[[ Data for this task, beginning ]]

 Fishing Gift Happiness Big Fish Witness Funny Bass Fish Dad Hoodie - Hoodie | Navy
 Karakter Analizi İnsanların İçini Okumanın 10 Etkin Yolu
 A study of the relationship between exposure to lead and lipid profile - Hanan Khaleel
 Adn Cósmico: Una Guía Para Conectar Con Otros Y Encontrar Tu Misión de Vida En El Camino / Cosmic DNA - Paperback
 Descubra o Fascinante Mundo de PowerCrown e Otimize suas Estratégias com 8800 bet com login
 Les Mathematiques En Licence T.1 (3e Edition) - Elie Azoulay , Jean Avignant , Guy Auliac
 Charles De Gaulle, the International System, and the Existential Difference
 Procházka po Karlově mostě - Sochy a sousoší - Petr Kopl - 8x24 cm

[[ Data for this task, end ]]
[[ Data for this task, beginning ]]

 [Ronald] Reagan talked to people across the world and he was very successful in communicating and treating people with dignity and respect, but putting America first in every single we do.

[[ Data for this task, end ]]

> What is required
Turn the listing into a numbered list, beginning with the line that contains "Fishing Gift Happiness" and continuing through the line that contains "Procházka po Karlově", with both of those lines included and any blank lines omitted.

> Exercise response
1.  Fishing Gift Happiness Big Fish Witness Funny Bass Fish Dad Hoodie - Hoodie | Navy
2.  Karakter Analizi İnsanların İçini Okumanın 10 Etkin Yolu
3.  A study of the relationship between exposure to lead and lipid profile - Hanan Khaleel
4.  Adn Cósmico: Una Guía Para Conectar Con Otros Y Encontrar Tu Misión de Vida En El Camino / Cosmic DNA - Paperback
5.  Descubra o Fascinante Mundo de PowerCrown e Otimize suas Estratégias com 8800 bet com login
6.  Les Mathematiques En Licence T.1 (3e Edition) - Elie Azoulay , Jean Avignant , Guy Auliac
7.  Charles De Gaulle, the International System, and the Existential Difference
8.  Procházka po Karlově mostě - Sochy a sousoší - Petr Kopl - 8x24 cm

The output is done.